START EXTRACTED ENTRIES

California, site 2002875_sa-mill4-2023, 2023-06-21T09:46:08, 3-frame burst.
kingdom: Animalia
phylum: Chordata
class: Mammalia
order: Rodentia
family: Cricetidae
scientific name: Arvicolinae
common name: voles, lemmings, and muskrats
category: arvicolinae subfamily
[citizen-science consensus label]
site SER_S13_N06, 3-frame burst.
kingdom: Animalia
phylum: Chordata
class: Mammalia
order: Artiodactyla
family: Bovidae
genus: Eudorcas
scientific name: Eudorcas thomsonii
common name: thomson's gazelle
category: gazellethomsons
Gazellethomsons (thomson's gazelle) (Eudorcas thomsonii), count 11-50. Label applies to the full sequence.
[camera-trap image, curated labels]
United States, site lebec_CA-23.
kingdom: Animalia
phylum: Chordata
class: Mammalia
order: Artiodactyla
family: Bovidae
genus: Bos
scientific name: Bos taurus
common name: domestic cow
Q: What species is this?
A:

END EXTRACTED ENTRIES

## WHAT THIS TASK INVOLVES
Every entry needs to be copied again, word for word.

## ANSWER TO THIS TASK
California, site 2002875_sa-mill4-2023, 2023-06-21T09:46:08, 3-frame burst.
kingdom: Animalia
phylum: Chordata
class: Mammalia
order: Rodentia
family: Cricetidae
scientific name: Arvicolinae
common name: voles, lemmings, and muskrats
category: arvicolinae subfamily
[citizen-science consensus label]
site SER_S13_N06, 3-frame burst.
kingdom: Animalia
phylum: Chordata
class: Mammalia
order: Artiodactyla
family: Bovidae
genus: Eudorcas
scientific name: Eudorcas thomsonii
common name: thomson's gazelle
category: gazellethomsons
Gazellethomsons (thomson's gazelle) (Eudorcas thomsonii), count 11-50. Label applies to the full sequence.
[camera-trap image, curated labels]
United States, site lebec_CA-23.
kingdom: Animalia
phylum: Chordata
class: Mammalia
order: Artiodactyla
family: Bovidae
genus: Bos
scientific name: Bos taurus
common name: domestic cow
Q: What species is this?
A:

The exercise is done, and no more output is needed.